*Your task*.
Please format the lines below as a numbered list, dropping any blank lines and leaving out the pictures.

*Given data*.
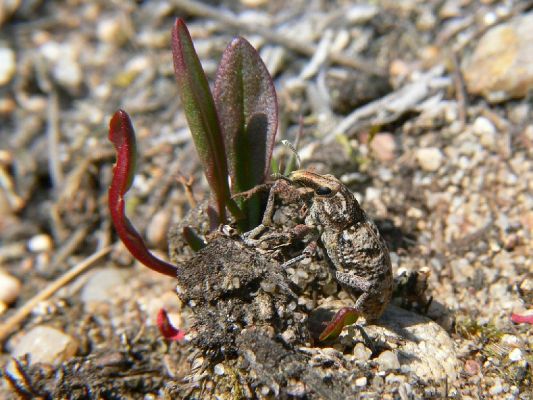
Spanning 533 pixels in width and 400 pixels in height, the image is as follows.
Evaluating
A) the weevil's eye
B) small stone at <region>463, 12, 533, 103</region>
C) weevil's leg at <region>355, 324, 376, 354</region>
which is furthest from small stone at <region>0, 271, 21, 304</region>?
small stone at <region>463, 12, 533, 103</region>

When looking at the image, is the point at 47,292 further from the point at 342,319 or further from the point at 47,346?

*Response to this task*.
1. Spanning 533 pixels in width and 400 pixels in height, the image is as follows.
2. Evaluating
3. A) the weevil's eye
4. B) small stone at <region>463, 12, 533, 103</region>
5. C) weevil's leg at <region>355, 324, 376, 354</region>
6. which is furthest from small stone at <region>0, 271, 21, 304</region>?
7. small stone at <region>463, 12, 533, 103</region>
8. When looking at the image, is the point at 47,292 further from the point at 342,319 or further from the point at 47,346?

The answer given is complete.